Hacker Newsnew | past | comments | ask | show | jobs | submitlogin

Where did you pick this up? Is there a book that covers it that way?


Presumably the book from this thread by Charles Petzold will be a great canonical resource, but originally there was a quote by Howard Eves that I came across that got me curious:

> One of the anomalies in the history of mathematics is the fact that logarithms were discovered before exponents were in use.

One can treat the discovery of logarithms as the search for a computation tool to turn multiplication (which was difficult in the 17th century) into addition. There were previous approaches for simplifying multiplication dating back to antiquity (quarter square multiplication, prosthaphaeresis), and A Brief History of Logarithms by R. C. Pierce covers this, where it’s framed as establishing correspondences between geometric and and arithmetic sequences.
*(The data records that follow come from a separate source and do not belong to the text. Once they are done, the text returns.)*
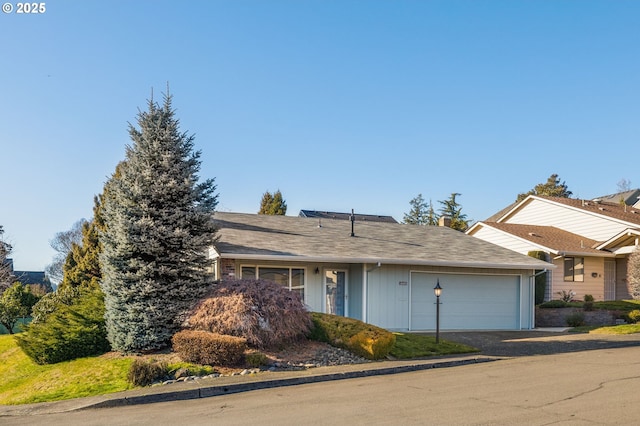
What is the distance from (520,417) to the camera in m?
7.41

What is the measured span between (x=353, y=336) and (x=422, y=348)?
187 cm

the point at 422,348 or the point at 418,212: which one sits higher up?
the point at 418,212

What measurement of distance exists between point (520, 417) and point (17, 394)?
9891 millimetres

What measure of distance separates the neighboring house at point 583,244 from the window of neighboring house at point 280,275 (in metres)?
12.9

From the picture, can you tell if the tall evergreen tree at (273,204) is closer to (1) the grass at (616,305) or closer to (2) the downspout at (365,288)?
(2) the downspout at (365,288)

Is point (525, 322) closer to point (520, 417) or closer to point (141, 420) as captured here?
point (520, 417)

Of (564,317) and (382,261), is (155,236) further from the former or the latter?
(564,317)

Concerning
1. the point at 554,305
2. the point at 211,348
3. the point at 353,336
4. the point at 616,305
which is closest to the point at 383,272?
the point at 353,336

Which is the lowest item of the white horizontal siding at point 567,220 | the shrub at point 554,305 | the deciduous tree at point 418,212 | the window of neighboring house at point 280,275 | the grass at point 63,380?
the grass at point 63,380

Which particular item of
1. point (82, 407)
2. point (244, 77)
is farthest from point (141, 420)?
point (244, 77)

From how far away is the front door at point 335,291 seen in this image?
18.7 meters

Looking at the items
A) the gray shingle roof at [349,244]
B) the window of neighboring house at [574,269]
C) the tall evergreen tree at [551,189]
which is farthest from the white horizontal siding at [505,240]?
the tall evergreen tree at [551,189]

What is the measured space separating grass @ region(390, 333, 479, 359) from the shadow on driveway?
2.16 feet

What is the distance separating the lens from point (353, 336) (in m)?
13.5
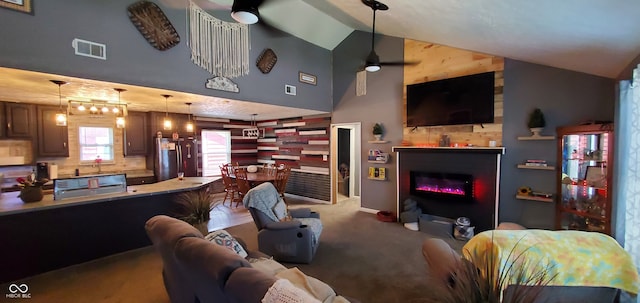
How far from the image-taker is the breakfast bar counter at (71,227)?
9.30 feet

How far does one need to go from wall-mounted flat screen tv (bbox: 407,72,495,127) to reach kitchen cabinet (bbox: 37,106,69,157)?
6758 millimetres

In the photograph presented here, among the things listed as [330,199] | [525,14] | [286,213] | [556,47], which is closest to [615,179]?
[556,47]

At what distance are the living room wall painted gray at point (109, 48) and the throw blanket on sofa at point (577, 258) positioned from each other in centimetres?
403

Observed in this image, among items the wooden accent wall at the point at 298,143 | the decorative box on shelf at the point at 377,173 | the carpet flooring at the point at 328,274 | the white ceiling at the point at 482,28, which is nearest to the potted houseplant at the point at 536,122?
the white ceiling at the point at 482,28

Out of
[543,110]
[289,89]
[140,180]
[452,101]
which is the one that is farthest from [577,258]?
[140,180]

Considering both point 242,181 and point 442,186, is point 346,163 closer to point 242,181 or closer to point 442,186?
point 242,181

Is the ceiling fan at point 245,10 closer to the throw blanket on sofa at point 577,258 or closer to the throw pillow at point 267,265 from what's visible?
the throw pillow at point 267,265

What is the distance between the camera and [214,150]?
25.0ft

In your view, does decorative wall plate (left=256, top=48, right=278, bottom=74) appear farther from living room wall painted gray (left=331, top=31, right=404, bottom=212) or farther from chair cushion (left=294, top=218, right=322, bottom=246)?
chair cushion (left=294, top=218, right=322, bottom=246)

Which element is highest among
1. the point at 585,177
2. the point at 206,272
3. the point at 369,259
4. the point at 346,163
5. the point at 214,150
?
the point at 214,150

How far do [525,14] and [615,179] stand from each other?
181 cm

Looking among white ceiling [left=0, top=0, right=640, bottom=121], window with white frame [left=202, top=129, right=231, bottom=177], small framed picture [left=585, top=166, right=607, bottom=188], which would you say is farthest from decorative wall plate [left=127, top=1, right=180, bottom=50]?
small framed picture [left=585, top=166, right=607, bottom=188]

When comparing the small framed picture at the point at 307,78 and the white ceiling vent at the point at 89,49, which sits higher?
the small framed picture at the point at 307,78

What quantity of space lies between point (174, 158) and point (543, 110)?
7.20 meters
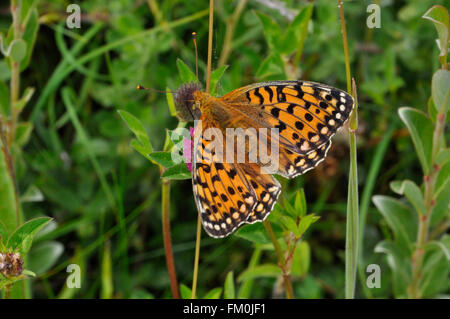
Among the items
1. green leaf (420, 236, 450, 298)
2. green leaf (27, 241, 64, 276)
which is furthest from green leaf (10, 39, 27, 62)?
green leaf (420, 236, 450, 298)

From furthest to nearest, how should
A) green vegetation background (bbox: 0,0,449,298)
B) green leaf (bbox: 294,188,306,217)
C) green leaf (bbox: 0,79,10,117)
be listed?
green vegetation background (bbox: 0,0,449,298), green leaf (bbox: 0,79,10,117), green leaf (bbox: 294,188,306,217)

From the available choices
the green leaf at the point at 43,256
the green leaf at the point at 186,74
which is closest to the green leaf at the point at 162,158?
the green leaf at the point at 186,74

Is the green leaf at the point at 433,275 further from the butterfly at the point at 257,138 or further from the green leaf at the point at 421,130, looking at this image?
the butterfly at the point at 257,138

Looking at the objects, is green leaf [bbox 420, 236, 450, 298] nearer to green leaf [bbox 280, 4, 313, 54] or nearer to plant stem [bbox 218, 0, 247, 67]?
green leaf [bbox 280, 4, 313, 54]

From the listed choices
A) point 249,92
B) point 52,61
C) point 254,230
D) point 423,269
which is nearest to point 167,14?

Playing around with functions that could possibly fit the functional equation f(ab) = f(a) + f(b) is a good, if manual, way to convince oneself that such functions do exist and that this is the defining characteristic of the logarithm (and not just a convenient property). For example, log probability is central to information theory and thus many ML topics, and the fundamental reason is because Claude Shannon wanted a transformation on top of probability (self-information) that would turn the probability of multiple events into an addition — the aforementioned "f" is the transformation that fits this additive property (and a few others), hence log() everywhere.

Interestingly, the logarithm “algorithm” was considered quite groundbreaking at the time; Johannes Kepler, a primary beneficiary of the breakthrough, dedicated one of his books to Napier. R. C. Pierce wrote:

> Indeed, it has been postulated that logarithms literally lengthened the life spans of astronomers, who had formerly been sorely bent and often broken early by the masses of calculations their art required.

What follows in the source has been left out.